Dans son rapport hebdomadaire, la Banque considère l’expérience de 2025 comme un enseignement crucial : le paradoxe d’une forte croissance du commerce mondial malgré la forte hausse des droits de douane américains s’explique par des mesures proactives, une baisse de la pression douanière effective, une augmentation des dépenses d’investissement liées à l’IA et un affaiblissement du dollar américain, plutôt que par un véritable regain d’efficacité des politiques protectionnistes.
Le rapport souligne que l’année 2025 a été marquée par une contradiction frappante dans la performance de l’économie mondiale. D’une part, le commerce mondial a progressé d’environ 16 %, dépassant largement sa moyenne de long terme de 4 % et surpassant même la croissance du PIB mondial de 3 %. En revanche, les États Unis, première économie mondiale, ont mis en œuvre en avril dernier les plus fortes hausses de droits de douane depuis des décennies, un événement connu sous le nom de « Jour de la Libération ».
La Banque a noté à cet égard que, si la théorie classique suppose que les hausses de droits de douane imposées par un grand importateur devraient exercer une pression sur le commerce, la réalité s’est avérée plus complexe, les échanges commerciaux ayant continué de s’accélérer tout au long de l’année 2025.

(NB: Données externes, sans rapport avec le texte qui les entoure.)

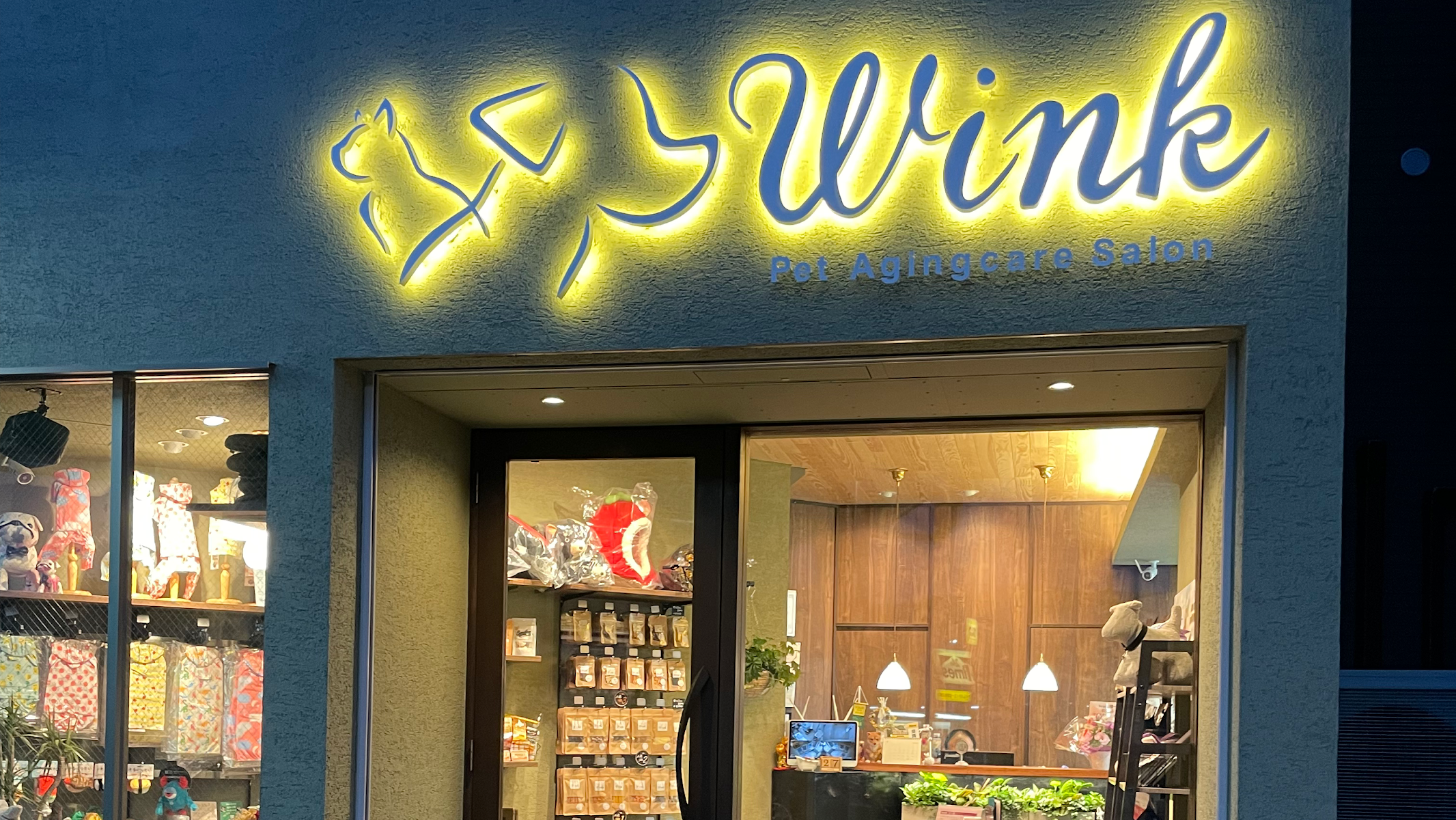 Pet Agingcare Salon Wink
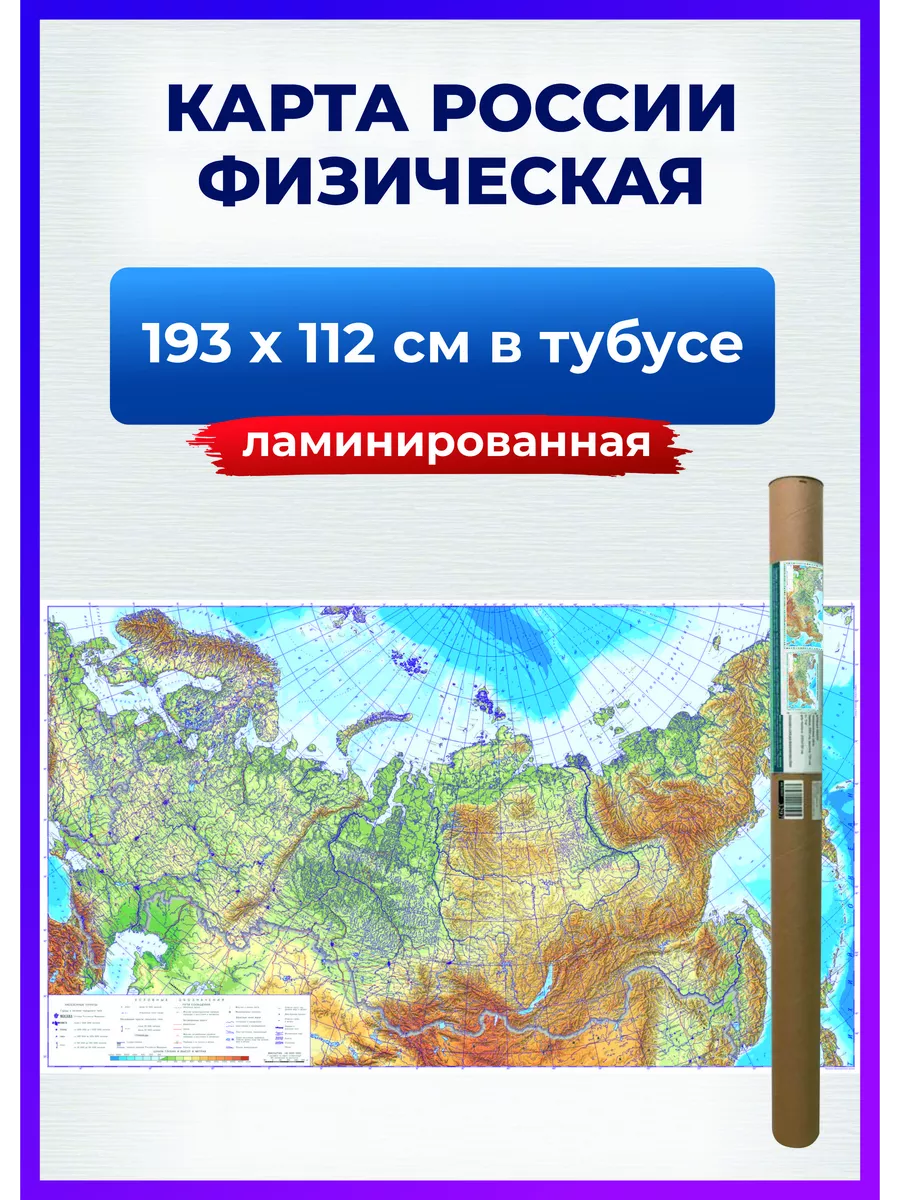 Карта России настенная физическая, на стену для детей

Dans ses précédents rapports sur le « Jour de la Libération », la Banque avait indiqué que l’intégration économique mondiale ne s’inverserait pas facilement, une prédiction confirmée par la suite par les données.

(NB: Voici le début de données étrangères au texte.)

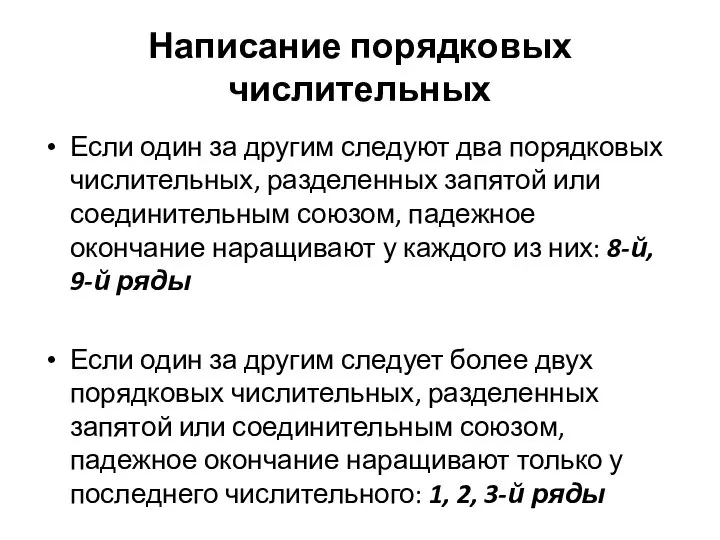 Написание порядковых числительных Если один за другим следуют два порядковых числительных,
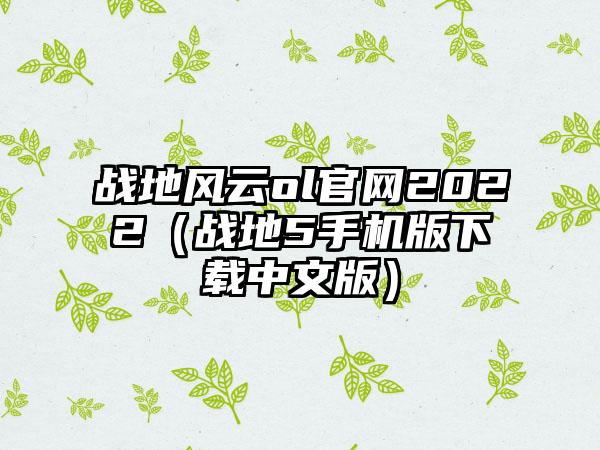 战地风云ol2022（战地5手机版中文版）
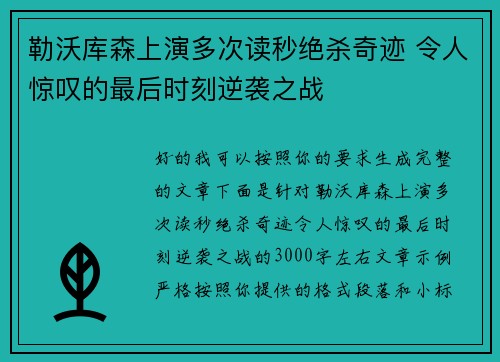 勒沃库森上演多次读秒绝杀奇迹 令人惊叹的最后时刻逆袭之战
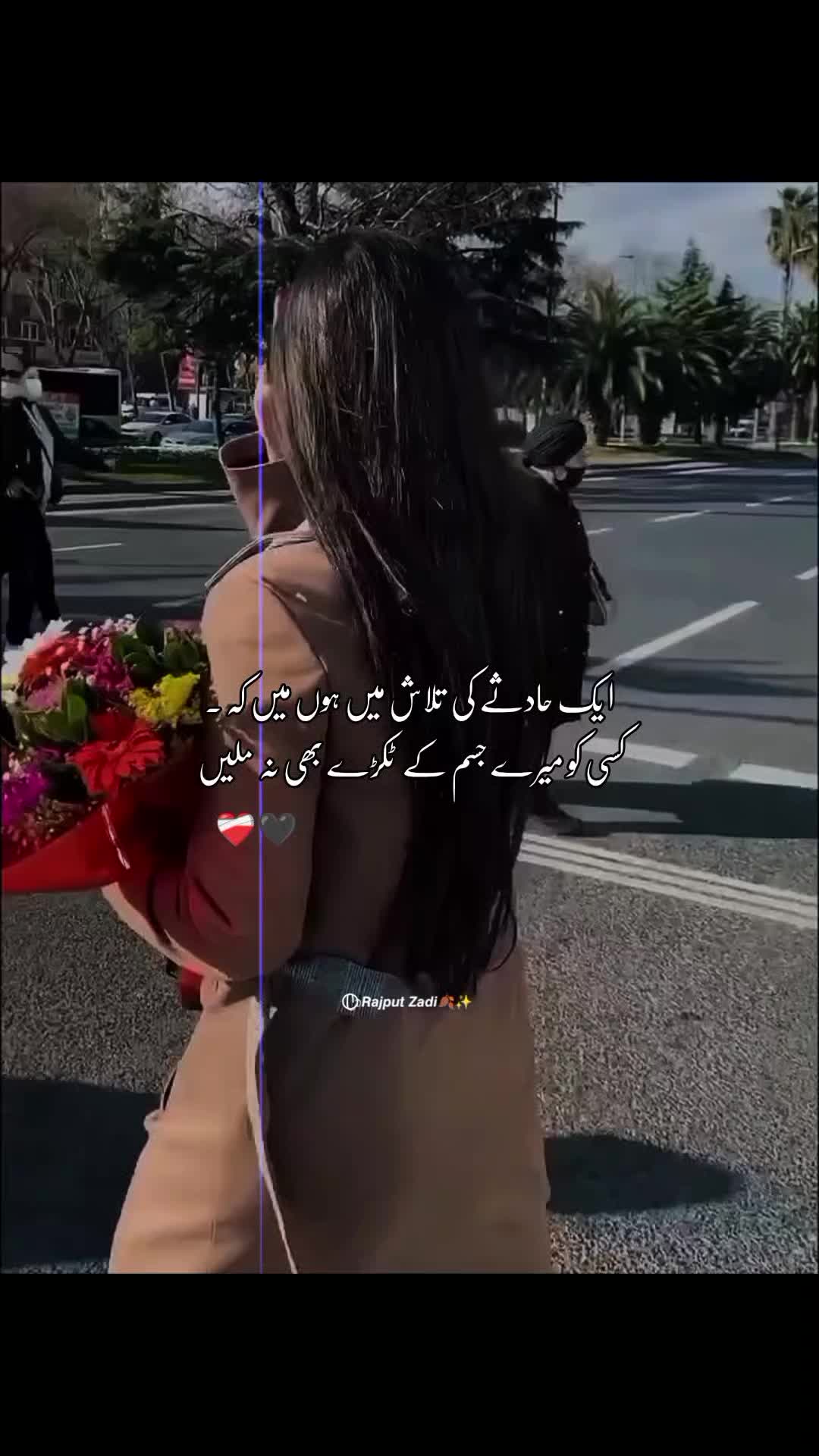 @ᥫ᭡𝙍𝙖𝙟𝙥𝙪𝙩 𝙕𝙖𝙙𝙞 ⃝🍂✨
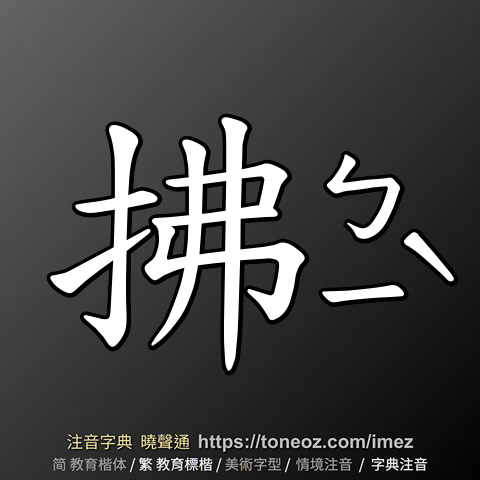 拂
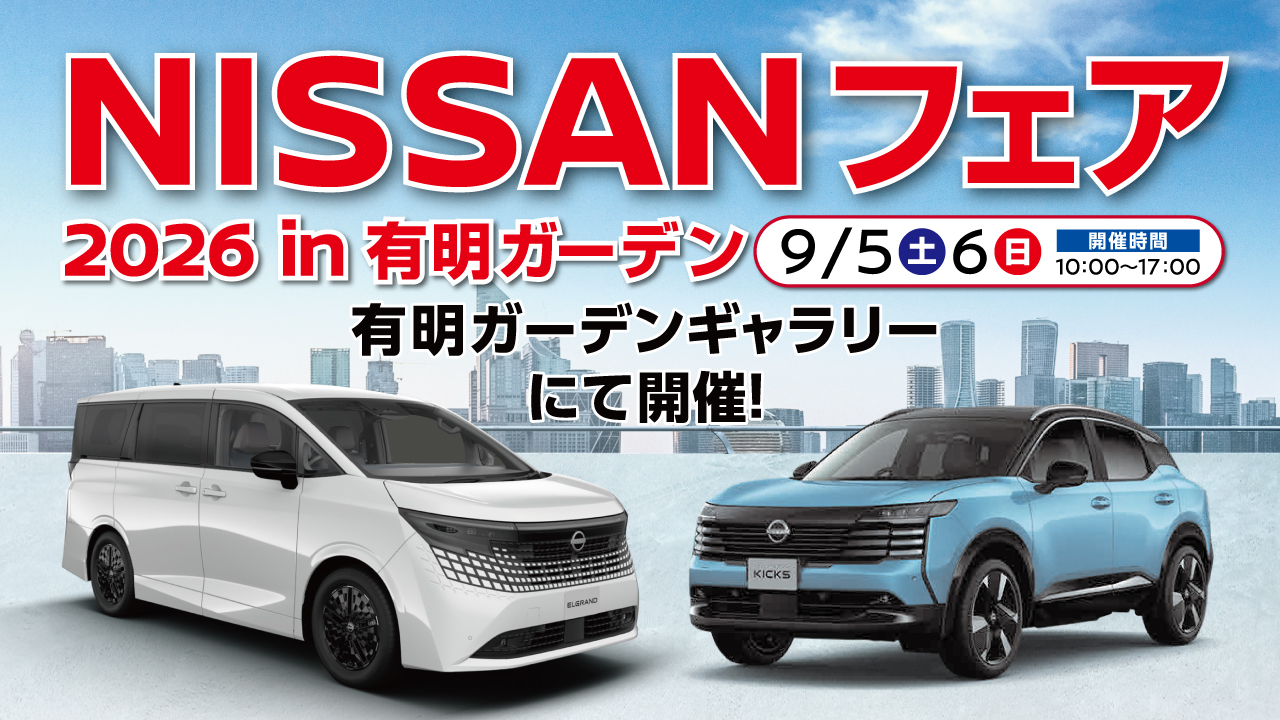 NISSAN 페어 2026 가을: 아리아케 가든에서 최신 닛산 차량을 만나보세요!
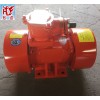 BZD8-2防爆振动电机0.55kw 380v 新乡宏达制造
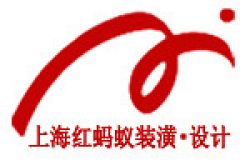 上海红蚂蚁装潢设计有限公司怎么样 口碑好不好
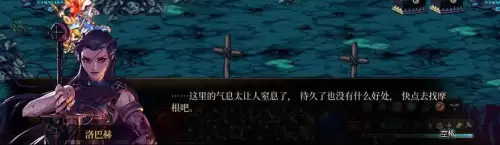 dnf冒险家召集公告任务斯卡迪女王不见了　dnf冒险团小人没有了-第23张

Elle a expliqué la résilience du commerce dans ce contexte par quatre facteurs principaux. Premièrement, la menace de droits de douane a déclenché une forte réaction préventive, notamment aux États Unis, où les importateurs ont accéléré leurs expéditions avant l’entrée en vigueur des nouveaux droits. En conséquence, les importations ont fortement augmenté fin 2024 et début 2025, en particulier pour les biens les plus vulnérables aux droits de douane, tels que les machines, l’électronique et les intrants de production.

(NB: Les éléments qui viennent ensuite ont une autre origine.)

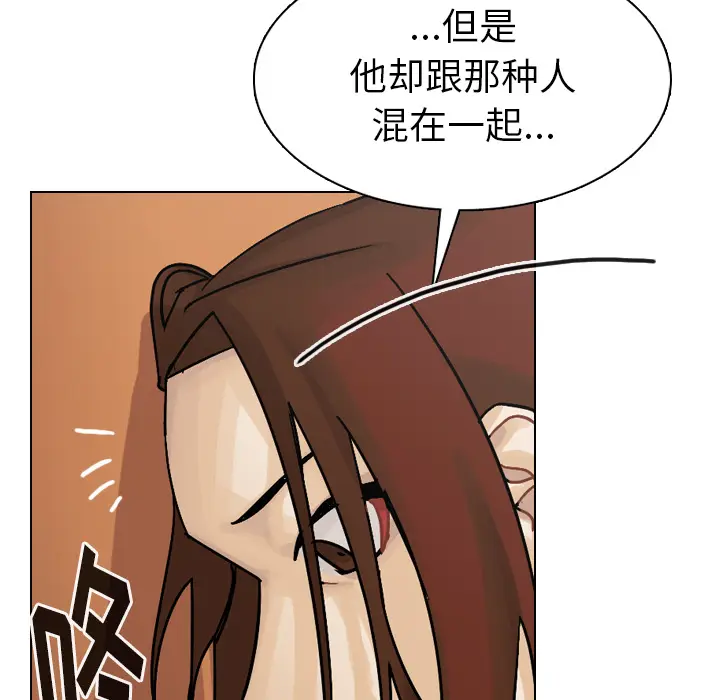 美丽无罪[顶通]韩漫全集-第37话无删减无遮挡章节图片 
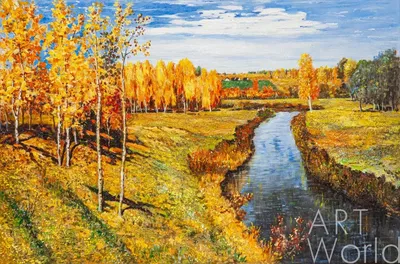 Копия картины маслом \"Золотая осень\", художник С. Камский 60x90 IL220102  купить в Москве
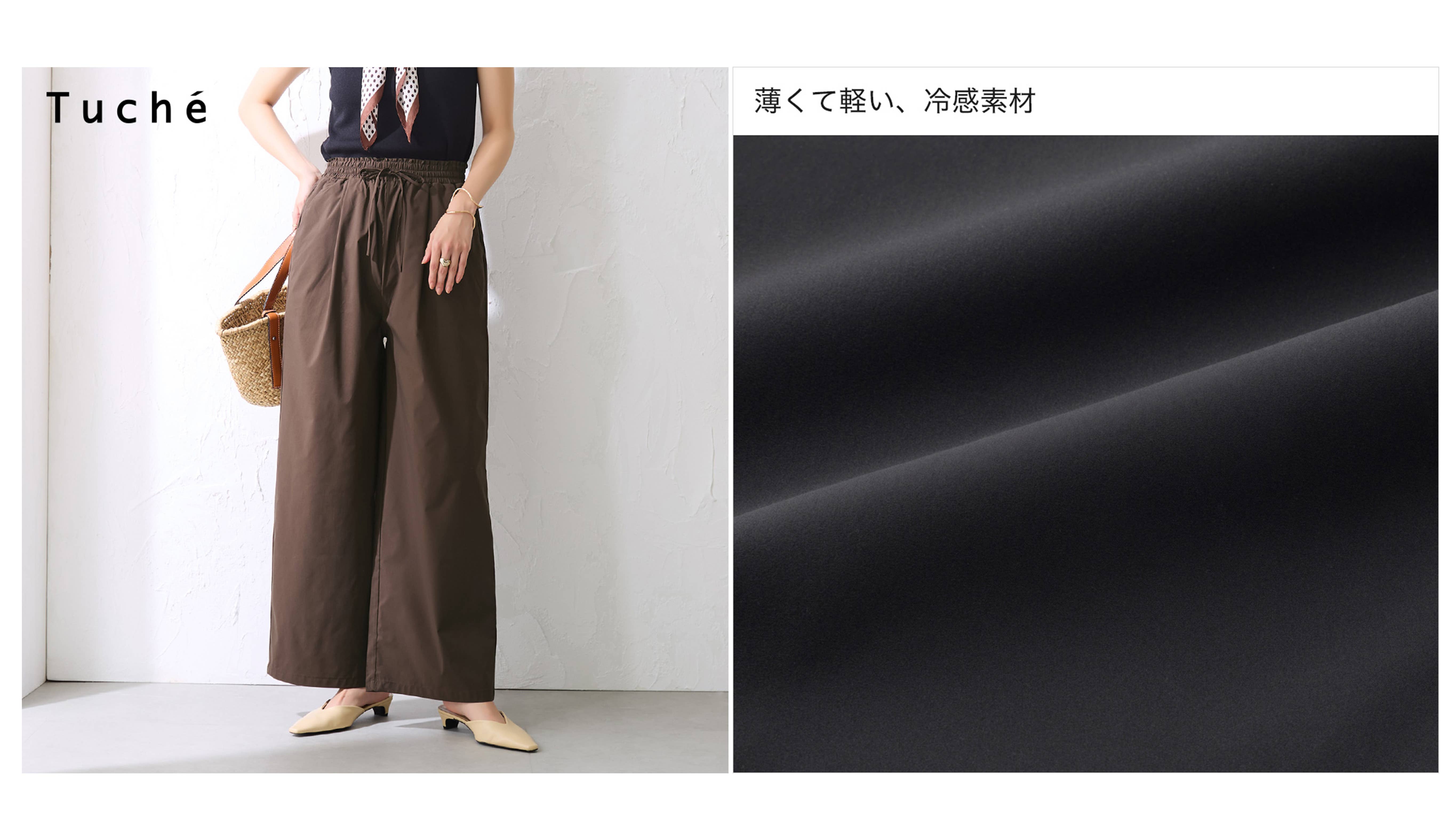 Tuche(トゥシェ)【冷感・ワイド】軽量ストレッチパンツ<TZZ633>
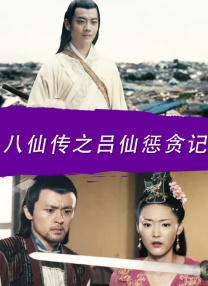 欧美第5页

Le rapport explique que cette croissance reflète davantage la constitution de stocks de précaution que la demande finale, un phénomène similaire ayant été observé lors de la guerre commerciale sino-américaine (2018 2019). Cependant, en 2025, son impact géographique était plus large, ce qui a temporairement gonflé les chiffres du commerce et masqué l’impact potentiel à long terme des droits de douane.
Concernant le second facteur, le poids réel des droits de douane a été inférieur aux taux annoncés. Après la levée des restrictions, les droits de douane officiels ont avoisiné les 14,8 %, tandis que les recettes perçues indiquaient un poids réel d’environ 11 %, grâce aux exemptions, reports et dérogations.
Le rapport souligne que les entreprises multinationales ont fait preuve d’une grande résilience en restructurant leurs chaînes d’approvisionnement, en modifiant leurs itinéraires de transport, en ajustant leurs classifications ou en absorbant une partie des coûts. Selon le rapport, ces mesures ont atténué les perturbations des flux commerciaux et ont mis en évidence l’efficacité limitée des droits de douane dans une économie mondiale interconnectée.
Concernant le troisième facteur, le rapport considère l’accélération du cycle d’investissement dans l’IA comme un puissant moteur du commerce, l’expansion des centres de données, des semi-conducteurs et de l’électronique de pointe ayant accru la demande de biens d’équipement et de composants à haute valeur ajoutée au-delà des frontières.
La Banque a noté que Taïwan s’est distingué comme l’un des principaux bénéficiaires, ses exportations ayant bondi de plus de 34 % depuis le début du cycle d’investissement en 2024, grâce à sa position de plaque tournante de la fabrication de puces de pointe. Cette dynamique d’investissement, fortement axée sur les importations, a soutenu le commerce malgré la montée du protectionnisme.
Le quatrième facteur souligne des conditions financières favorables, notamment la dépréciation du dollar américain de 10 % prévue d’ici 2025. Cette dépréciation a atténué l’impact des droits de douane, un dollar plus faible renforçant la compétitivité des exportateurs, en particulier dans les économies d’Asie de l’Est dont les monnaies sont indexées sur le dollar, ce qui a permis une plus grande flexibilité en matière de prix et a soutenu les flux commerciaux mondiaux.